• _CHALLENGES_
1 – Rewrite the article on developing Millennial leaders from "Back in 2015, 84%" up to and including "and immersive fashion.", putting "older generations" in place of "Baby Boomers".
2 – What percentages does the article on developing Millennial leaders give? List every one.
3 – Carry the article on developing Millennial leaders forward from its final paragraph.
>> Start READING PASSAGE
Their supporters describe Millennials as free-spirited, self-aware youngsters who know what they want and what they are worth and feel very strongly about their autonomy. Their detractors, on the other hand, claim they have no regard for authority, place no value on loyalty and are overall a risky investment. Regardless of what angle we are to look at them from, the reality shows that they are pretty present in the workforce today, actually making up the great majority of employees.

The paradox in the way HR usually approaches Millennials is that even though they are known to be overly eager to grow in their careers, very little effort is put into their development. These were the findings of Brandon Hall Group’s 2015 State of Leadership Development Study.

Millenials - the leaders of tomorrow

Although organizations are aware about the importance of growing internal talent to meet business needs, and make leadership development a priority, 36% of them say their leadership development practices are still below average or poor. The above-mentioned study found that just 20% of organizations identified the Millennial leader segment as critical for development over the next 24 months.

Neither are organizations invested in coaching and mentoring of Millennial leaders. Millennial leaders crave advice particularly from senior leadership, yet on average, just 7% of organizations invested in offering Millennial coaching, mentoring and dedicated time with their chief executive and other senior leaders. This is probably due to the fact that this particular generation tends to constantly challenge the status quo.

Not enough attention is given to the Millennial segment

Back in 2015, 84% of organizations were anticipating a shortfall in the minimum number of qualified leaders over the following five years. One-quarter of organizations said less than 10% of all critical leader positions have one ready and willing successor. If you think about it, that is very small percentage.

Millennials occupy roughly 15% of management positions. That number is expected to more than double in less than 10 years. Combined with the impending retirement of Baby Boomers, employers will continue to face big leadership gaps if immediate action is not taken.

The reality of the day is that leaders are either becoming digitally savvy or are already digital natives. They want to be virtually connected all the time, and prefer learning experiences that allow knowledge to flow everywhere, anywhere, all the time, just when needed, in a personalized, continuous and immersive fashion.
>> End READING PASSAGE
>> Start DATA RECORDS
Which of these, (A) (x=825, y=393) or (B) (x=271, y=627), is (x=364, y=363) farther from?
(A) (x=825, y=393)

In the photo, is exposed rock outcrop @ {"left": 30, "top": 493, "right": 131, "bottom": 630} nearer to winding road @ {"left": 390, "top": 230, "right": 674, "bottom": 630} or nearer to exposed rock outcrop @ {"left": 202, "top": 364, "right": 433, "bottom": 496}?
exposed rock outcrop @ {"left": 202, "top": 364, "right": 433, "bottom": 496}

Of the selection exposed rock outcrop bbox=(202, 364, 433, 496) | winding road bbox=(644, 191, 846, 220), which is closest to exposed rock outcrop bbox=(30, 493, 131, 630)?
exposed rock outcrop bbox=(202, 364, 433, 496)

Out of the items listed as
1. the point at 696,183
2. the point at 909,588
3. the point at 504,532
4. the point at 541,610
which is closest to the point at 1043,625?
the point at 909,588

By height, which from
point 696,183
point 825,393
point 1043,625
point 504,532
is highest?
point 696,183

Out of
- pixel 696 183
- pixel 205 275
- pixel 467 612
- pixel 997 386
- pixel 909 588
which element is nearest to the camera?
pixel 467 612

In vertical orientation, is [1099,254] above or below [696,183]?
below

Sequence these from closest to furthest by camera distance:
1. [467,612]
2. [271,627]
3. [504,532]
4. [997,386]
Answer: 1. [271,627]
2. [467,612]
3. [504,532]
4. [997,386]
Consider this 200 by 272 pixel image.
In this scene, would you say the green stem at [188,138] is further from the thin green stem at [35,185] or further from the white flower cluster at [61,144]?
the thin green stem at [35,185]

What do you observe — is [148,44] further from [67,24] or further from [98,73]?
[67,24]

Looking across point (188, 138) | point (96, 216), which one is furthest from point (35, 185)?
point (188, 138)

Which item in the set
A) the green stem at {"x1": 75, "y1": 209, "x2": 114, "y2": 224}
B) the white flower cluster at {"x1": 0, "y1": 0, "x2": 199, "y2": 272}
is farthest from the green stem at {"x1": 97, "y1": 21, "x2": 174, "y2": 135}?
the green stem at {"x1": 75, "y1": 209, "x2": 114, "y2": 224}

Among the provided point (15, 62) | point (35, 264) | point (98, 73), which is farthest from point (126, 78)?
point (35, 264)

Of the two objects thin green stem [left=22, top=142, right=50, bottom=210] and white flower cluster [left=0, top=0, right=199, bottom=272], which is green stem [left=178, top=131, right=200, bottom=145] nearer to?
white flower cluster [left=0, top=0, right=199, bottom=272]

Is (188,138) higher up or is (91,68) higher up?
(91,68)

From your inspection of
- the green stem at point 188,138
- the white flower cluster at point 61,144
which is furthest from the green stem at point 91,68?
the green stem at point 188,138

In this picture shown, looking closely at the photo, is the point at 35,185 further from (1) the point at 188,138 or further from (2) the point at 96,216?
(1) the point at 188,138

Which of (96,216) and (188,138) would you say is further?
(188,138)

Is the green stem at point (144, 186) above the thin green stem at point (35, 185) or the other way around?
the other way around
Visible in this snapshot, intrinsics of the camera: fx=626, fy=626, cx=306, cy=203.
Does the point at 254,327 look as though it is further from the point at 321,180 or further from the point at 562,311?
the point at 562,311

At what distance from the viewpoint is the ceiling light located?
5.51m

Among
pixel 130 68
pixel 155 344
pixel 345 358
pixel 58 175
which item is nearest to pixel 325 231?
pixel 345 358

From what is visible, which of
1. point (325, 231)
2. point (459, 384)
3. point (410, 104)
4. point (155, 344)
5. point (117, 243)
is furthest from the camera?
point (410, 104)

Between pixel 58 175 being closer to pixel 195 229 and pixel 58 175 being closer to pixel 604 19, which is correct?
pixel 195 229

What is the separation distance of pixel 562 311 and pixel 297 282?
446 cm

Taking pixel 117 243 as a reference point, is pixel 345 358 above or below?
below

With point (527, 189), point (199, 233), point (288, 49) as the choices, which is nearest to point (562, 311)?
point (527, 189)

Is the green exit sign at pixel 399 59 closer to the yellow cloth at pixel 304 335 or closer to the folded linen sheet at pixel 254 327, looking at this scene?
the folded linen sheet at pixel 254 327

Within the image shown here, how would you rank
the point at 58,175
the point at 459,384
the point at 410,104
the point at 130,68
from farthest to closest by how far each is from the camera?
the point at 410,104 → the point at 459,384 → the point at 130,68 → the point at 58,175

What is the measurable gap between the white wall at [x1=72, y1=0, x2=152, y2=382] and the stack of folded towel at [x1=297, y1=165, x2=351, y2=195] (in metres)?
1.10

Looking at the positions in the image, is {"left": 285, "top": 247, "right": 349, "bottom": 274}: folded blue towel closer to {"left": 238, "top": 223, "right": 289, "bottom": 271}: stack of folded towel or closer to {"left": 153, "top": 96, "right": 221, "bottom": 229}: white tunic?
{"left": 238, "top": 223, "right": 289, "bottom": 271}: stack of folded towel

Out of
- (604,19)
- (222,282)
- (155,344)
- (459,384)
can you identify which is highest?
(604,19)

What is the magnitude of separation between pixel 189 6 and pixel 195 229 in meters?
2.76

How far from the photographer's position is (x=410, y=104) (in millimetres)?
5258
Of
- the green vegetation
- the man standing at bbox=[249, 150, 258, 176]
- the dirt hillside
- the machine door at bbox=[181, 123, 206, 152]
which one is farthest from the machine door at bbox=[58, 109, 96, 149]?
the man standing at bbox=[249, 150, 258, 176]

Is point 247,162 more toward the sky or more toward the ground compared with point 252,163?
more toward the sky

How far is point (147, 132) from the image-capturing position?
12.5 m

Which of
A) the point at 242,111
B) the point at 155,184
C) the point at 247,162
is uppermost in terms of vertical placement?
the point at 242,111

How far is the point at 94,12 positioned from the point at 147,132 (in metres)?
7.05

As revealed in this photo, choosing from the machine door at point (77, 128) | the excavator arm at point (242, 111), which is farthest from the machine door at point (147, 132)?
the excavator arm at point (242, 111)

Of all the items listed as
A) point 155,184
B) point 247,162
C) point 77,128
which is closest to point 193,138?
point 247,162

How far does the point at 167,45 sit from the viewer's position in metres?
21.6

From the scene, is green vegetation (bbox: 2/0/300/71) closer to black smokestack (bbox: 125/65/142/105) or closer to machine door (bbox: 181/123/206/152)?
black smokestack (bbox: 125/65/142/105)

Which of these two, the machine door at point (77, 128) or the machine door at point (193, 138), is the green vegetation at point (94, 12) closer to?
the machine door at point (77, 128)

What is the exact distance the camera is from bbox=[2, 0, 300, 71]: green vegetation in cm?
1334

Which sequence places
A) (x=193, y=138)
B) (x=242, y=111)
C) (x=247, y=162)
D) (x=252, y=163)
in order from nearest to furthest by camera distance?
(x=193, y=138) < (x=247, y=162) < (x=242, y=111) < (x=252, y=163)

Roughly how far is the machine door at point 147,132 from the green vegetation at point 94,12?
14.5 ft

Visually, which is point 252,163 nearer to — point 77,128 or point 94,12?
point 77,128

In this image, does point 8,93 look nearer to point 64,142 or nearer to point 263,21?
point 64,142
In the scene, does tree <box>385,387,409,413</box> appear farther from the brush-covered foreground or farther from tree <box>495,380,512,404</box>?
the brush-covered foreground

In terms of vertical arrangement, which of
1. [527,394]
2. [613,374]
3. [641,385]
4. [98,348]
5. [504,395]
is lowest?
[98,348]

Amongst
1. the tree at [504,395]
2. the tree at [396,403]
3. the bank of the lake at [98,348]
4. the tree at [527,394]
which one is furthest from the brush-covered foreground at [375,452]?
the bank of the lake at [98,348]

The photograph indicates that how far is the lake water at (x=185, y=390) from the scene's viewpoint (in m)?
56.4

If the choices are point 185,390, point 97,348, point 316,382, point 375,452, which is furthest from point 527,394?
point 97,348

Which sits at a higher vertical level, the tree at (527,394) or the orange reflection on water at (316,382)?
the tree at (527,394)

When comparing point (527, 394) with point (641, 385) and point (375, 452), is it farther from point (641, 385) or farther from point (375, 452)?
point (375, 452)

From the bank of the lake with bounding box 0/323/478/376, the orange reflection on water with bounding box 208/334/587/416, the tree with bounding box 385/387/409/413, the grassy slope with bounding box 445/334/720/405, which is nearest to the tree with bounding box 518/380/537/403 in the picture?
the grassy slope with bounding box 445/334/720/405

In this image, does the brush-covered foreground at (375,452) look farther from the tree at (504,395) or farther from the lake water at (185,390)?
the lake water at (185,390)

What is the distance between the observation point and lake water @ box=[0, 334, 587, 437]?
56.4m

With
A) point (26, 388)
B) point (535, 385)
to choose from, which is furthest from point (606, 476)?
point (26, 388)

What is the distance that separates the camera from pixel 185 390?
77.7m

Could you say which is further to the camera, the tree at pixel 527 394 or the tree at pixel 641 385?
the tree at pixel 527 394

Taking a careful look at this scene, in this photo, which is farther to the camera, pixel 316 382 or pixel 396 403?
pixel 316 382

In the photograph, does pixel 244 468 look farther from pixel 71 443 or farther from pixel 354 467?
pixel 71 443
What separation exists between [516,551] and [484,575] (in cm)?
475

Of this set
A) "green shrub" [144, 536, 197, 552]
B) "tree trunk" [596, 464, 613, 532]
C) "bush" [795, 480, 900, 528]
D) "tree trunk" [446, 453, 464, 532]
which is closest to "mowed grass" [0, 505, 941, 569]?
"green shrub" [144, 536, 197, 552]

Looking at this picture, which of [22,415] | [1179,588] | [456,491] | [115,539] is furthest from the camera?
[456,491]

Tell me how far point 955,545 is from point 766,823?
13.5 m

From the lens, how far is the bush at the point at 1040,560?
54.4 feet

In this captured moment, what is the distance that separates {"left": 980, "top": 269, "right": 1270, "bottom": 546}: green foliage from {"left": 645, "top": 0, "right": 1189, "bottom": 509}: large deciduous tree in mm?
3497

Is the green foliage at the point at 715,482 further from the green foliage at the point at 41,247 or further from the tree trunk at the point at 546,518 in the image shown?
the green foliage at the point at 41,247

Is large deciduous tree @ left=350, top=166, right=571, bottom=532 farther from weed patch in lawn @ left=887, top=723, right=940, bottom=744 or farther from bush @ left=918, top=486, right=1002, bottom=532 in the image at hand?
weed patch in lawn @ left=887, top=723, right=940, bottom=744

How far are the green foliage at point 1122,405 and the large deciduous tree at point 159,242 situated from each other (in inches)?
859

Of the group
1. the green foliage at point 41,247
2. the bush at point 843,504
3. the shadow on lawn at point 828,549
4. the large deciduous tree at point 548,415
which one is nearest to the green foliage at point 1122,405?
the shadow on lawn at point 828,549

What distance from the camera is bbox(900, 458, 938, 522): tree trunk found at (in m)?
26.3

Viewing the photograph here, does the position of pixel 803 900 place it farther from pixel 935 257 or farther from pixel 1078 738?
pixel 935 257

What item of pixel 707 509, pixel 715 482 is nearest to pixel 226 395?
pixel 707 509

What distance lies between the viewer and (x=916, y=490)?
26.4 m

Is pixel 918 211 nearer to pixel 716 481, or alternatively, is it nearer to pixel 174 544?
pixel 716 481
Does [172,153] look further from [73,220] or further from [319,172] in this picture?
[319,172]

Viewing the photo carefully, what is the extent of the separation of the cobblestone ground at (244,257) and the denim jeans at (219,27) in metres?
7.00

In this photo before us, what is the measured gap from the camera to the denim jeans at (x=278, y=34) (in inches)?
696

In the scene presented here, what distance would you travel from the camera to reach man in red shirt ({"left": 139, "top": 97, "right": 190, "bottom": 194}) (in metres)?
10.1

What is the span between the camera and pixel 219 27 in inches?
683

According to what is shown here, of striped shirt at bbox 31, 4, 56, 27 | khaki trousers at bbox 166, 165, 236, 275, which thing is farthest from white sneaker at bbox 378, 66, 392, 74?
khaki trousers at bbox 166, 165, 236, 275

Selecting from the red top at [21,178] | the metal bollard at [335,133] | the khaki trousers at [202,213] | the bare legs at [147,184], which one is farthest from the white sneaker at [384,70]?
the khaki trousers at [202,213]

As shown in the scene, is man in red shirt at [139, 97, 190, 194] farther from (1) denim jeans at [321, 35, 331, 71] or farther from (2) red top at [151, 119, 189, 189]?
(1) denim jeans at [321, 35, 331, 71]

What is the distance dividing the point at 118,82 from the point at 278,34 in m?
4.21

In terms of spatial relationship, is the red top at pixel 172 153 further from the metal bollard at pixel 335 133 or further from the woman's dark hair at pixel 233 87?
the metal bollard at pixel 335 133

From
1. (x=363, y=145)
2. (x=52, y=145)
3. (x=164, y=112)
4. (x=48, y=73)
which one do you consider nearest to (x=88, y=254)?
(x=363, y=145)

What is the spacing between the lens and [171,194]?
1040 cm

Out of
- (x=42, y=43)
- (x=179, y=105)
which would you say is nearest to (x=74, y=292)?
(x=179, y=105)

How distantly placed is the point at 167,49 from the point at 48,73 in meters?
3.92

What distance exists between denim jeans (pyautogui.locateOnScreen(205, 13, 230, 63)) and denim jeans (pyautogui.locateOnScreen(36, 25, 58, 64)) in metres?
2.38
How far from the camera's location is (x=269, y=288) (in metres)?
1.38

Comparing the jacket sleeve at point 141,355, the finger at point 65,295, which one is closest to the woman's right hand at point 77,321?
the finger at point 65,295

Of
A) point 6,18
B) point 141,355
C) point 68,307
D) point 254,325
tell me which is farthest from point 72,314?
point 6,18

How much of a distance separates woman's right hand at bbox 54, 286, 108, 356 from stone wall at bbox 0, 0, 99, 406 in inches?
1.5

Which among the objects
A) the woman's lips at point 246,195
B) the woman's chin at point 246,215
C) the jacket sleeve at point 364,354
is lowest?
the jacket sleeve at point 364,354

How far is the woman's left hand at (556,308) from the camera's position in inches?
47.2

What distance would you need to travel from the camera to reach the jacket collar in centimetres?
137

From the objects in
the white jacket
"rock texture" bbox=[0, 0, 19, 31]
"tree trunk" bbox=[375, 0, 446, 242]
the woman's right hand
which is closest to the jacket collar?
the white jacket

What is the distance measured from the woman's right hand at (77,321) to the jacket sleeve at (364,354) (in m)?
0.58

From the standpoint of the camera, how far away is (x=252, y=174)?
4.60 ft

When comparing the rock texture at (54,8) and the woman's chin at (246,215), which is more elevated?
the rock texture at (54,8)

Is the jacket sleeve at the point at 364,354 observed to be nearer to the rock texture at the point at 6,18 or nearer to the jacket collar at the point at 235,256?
>> End DATA RECORDS
• _ANSWER SET_
1 –
Back in 2015, 84% of organizations were anticipating a shortfall in the minimum number of qualified leaders over the following five years. One-quarter of organizations said less than 10% of all critical leader positions have one ready and willing successor. If you think about it, that is very small percentage.

Millennials occupy roughly 15% of management positions. That number is expected to more than double in less than 10 years. Combined with the impending retirement of older generations, employers will continue to face big leadership gaps if immediate action is not taken.

The reality of the day is that leaders are either becoming digitally savvy or are already digital natives. They want to be virtually connected all the time, and prefer learning experiences that allow knowledge to flow everywhere, anywhere, all the time, just when needed, in a personalized, continuous and immersive fashion.

2 – 36%, 20%, 7%, 84%, 10%, 15%

3 –
A new approach to leadership development is needed

It sounds like a lot of work since it means completely transforming the way leadership development used to be done, but if you think about it, Millennials are actually the best-placed generation to develop as leaders because they truly get the reality of today’s business world and are incredibly adaptable.

The fact that they do not require a lot of study time or long classroom-based leadership trainings also proves to be a plus. With time being more and more of the essence, their ability to think on their feet and practice leadership in real-life situations is just what businesses need. And as a Deloitte study from 2016 points out:

Millennials are no longer leaders of tomorrow, but increasingly, leaders of today — as such, their views on how business does and should conduct itself are of more than academic interest. We see that Millennials are taking their values with them into the boardroom.

Millennial leaders – all about numbers and people

Although leadership development for Millennials is not a sure way to achieve retention, it is the only logical step towards that.

The aforementioned Deloitte survey found that two in three Millennials expected to leave their current employer by 2020. The numbers are not very promising but as with this new generation, it all depends on the angle you look from. Those few who will choose to stay will do so because they believe in the organization’s objectives and not because they need a job and are already used to the one they have.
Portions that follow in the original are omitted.